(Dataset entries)

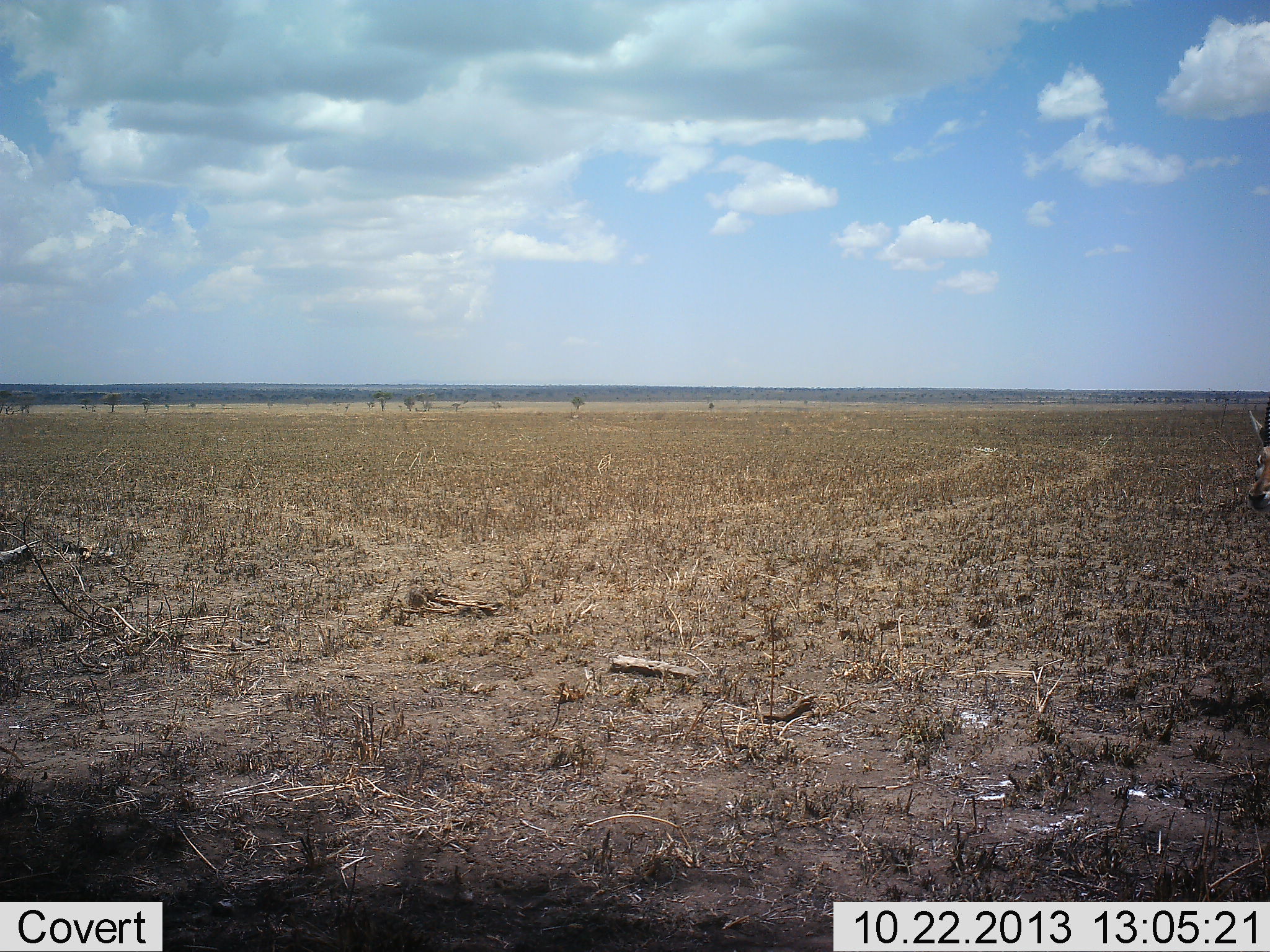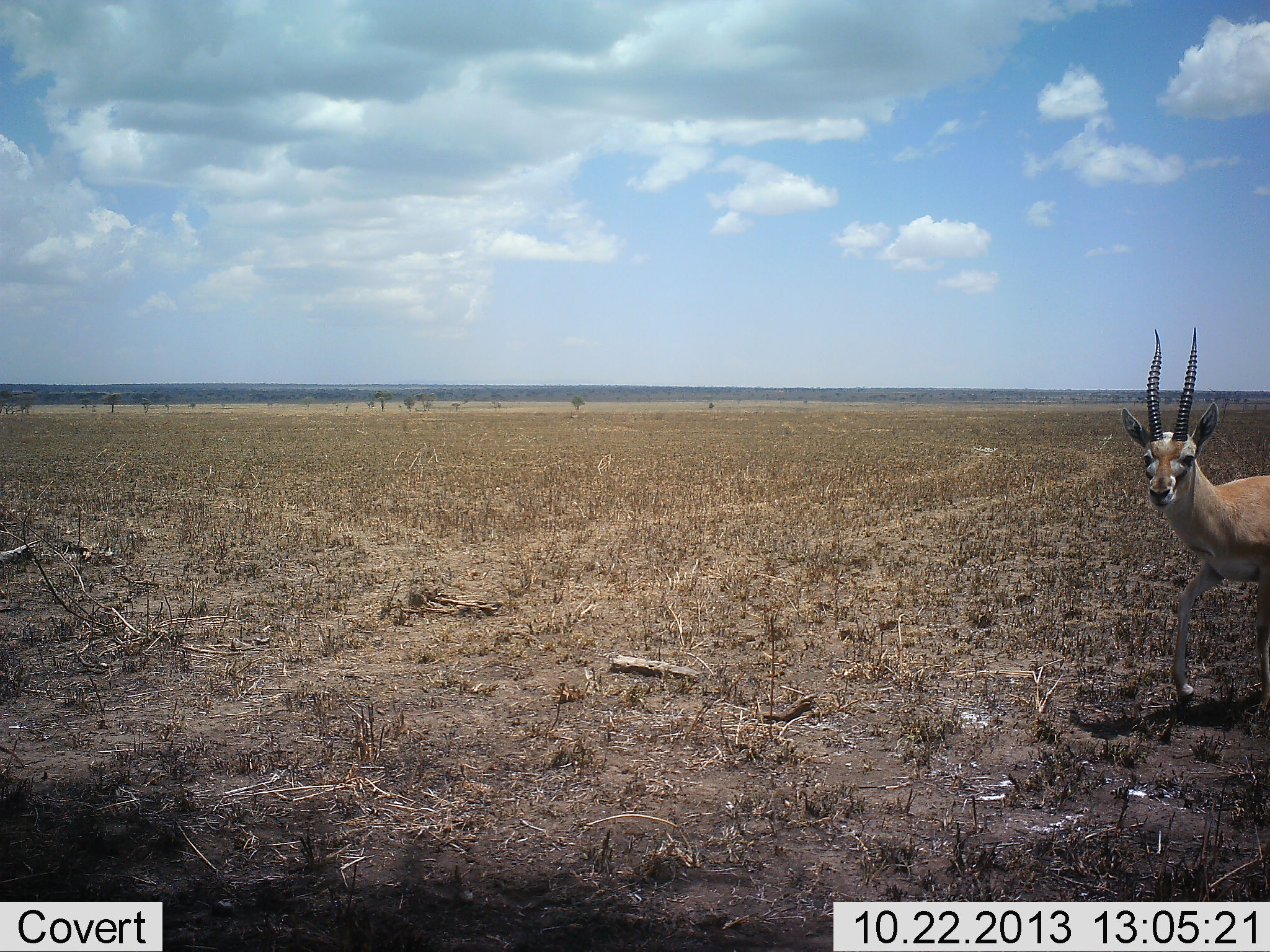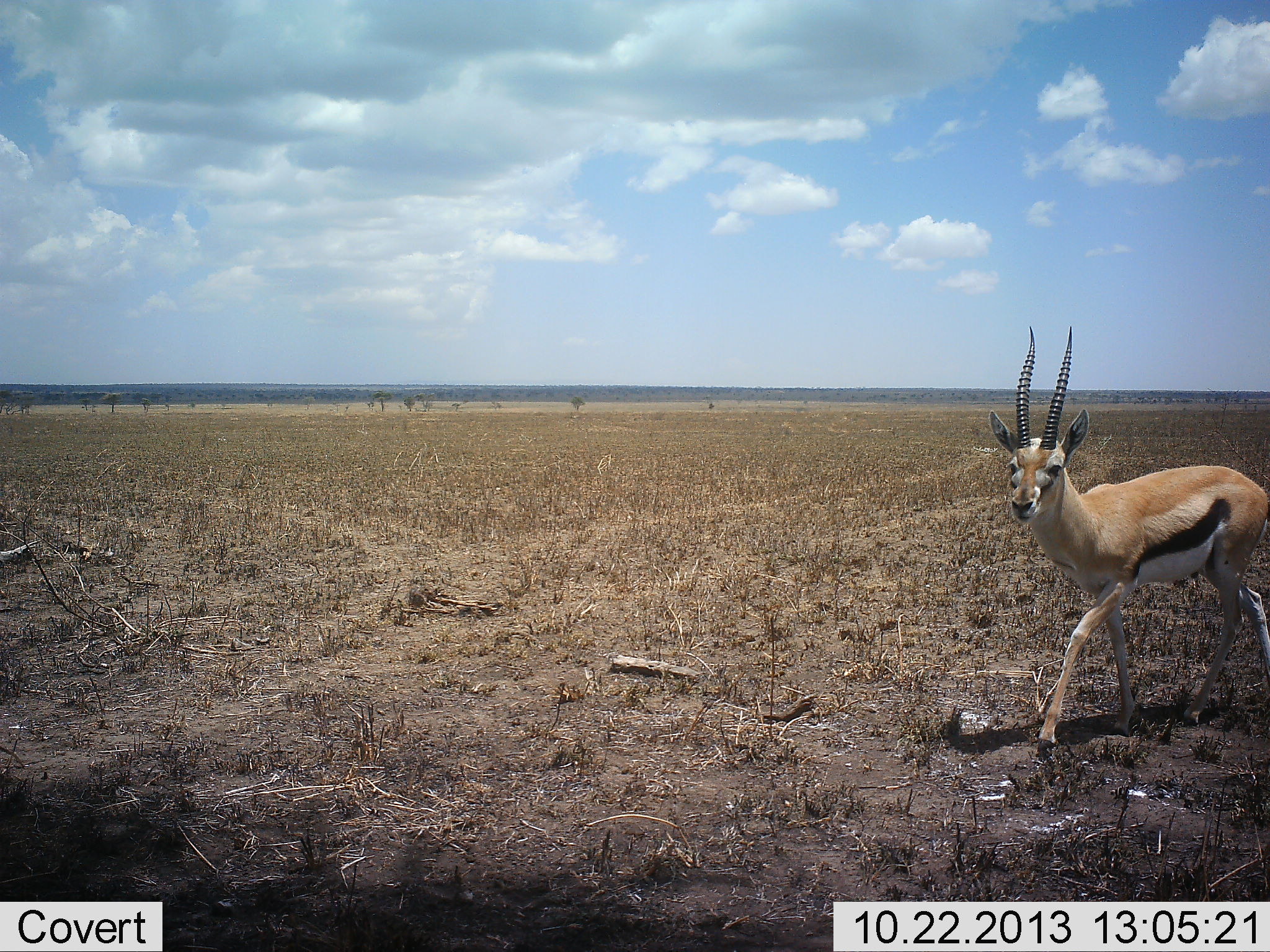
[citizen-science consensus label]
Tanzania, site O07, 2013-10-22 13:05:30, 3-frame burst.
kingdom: Animalia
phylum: Chordata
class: Mammalia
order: Artiodactyla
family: Bovidae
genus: Eudorcas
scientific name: Eudorcas thomsonii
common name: thomson's gazelle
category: gazellethomsons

» **PROBLEM DETAILS**
Retype exactly, please, only the lines of the entries that run from the one containing "Tanzania, site O07, 2013-10-22" to the last.

» **ANSWER BOX**
Tanzania, site O07, 2013-10-22 13:05:30, 3-frame burst.
kingdom: Animalia
phylum: Chordata
class: Mammalia
order: Artiodactyla
family: Bovidae
genus: Eudorcas
scientific name: Eudorcas thomsonii
common name: thomson's gazelle
category: gazellethomsons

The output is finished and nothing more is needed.